Mais de dois terços dos CISOs (68%) percebem pelo menos algum uso não sancionado de IA e de IA Agêntica. A resposta mais comum quando uma Shadow AI é detectada é bloquear o acesso (35%) ou trazer a ferramenta para dentro da governança formal e aplicar controles de acesso (29%). A França ilustra como essa resposta pode falhar: o país ocupa a última posição em confiança de supervisão. Apesar de crença e ansiedade elevadas de que funcionários usam Shadow AI (88% relatam pelo menos algum uso não sancionado), as organizações francesas dependem de remediação passiva, portanto, quase 24% apenas notificam usuários e contam com adesão voluntária à política, o que as deixa singularmente expostas.

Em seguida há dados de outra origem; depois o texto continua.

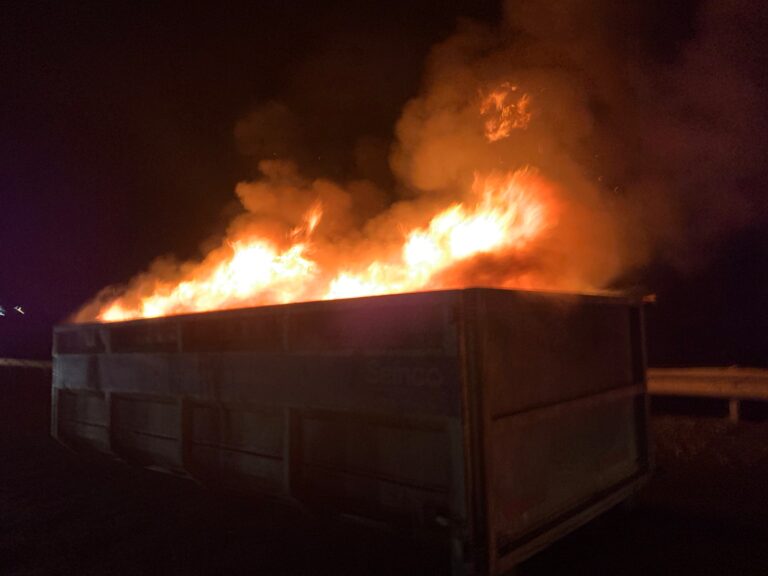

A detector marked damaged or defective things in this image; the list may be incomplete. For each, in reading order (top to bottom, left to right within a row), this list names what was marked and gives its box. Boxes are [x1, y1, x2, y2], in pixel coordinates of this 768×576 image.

O relatório detalha como o acesso de agentes de IA é governado hoje e o quadro ajuda a explicar a baixa confiança. Segundo o gráfico de distribuição apresentado, 28% das organizações gerenciam agentes por meio de um framework separado, criado especificamente para identidades não humanas. Um contingente descrito no relatório como “um em cada quatro” CISOs aplica aos agentes exatamente o mesmo ciclo de vida e as mesmas políticas usadas para identidades humanas
A Okta chama atenção para o risco embutido nesse quadro: os sistemas de identidade atuais foram construídos para humanos e software tradicional, com ciclos de vida previsíveis e caminhos de execução fixos. A natureza não determinística dos agentes de IA (que permite produzir resultados diferentes a cada execução ou observação, mesmo partindo exatamente das mesmas condições iniciais) cria lacunas que essas ferramentas não foram desenhadas para fechar. Segundo Matt Immler, CSO regional da Okta, “quando falamos de governança, estamos falando de tratar essas identidades de IA como identidades de primeira classe, tê-las no diretório da empresa, com um processo de governança em que exista um responsável humano por definir a quais dados elas têm acesso, em quais escopos podem agir ou quais decisões podem tomar”.

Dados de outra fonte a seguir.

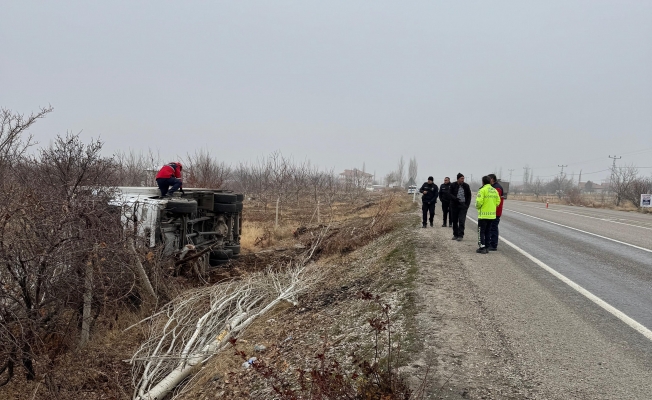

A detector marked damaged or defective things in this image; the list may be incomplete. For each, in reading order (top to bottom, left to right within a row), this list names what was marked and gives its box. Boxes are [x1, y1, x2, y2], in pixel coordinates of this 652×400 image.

overturned truck [112, 187, 244, 268]
damaged vehicle [112, 187, 244, 268]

O relatório fecha com quatro recomendações.
Obter visibilidade total sobre a população de agentes antes de qualquer outra coisa, mapeando onde operam, a que se conectam e o que podem fazer.
Substituir credenciais compartilhadas por controles granulares: governar agentes por credenciais compartilhadas ou contas de serviço com permissões amplas cria um raio de impacto desnecessário quando um agente é comprometido. A recomendação é tratar cada agente como identidade de primeira classe, com ciclo de vida próprio, permissões delimitadas e política de acesso específica.
Trazer a Shadow AI para dentro da governança. Bloquear isoladamente as ferramentas não autorizadas empurra o uso para ainda mais longe da visibilidade da empresa, em vez de resolver a demanda que existe para tais recursos. A recomendação é construir um processo repetível para avaliar, integrar e governar novas ferramentas rapidamente.
Fechar a lacuna de alinhamento com a diretoria antes que vire um problema de recursos, trazendo proativamente parâmetros de risco baseados em dados para as conversas com a liderança e posicionando os controles de identidade como algo que permite ao negócio avançar mais rápido, não como algo que o desacelera.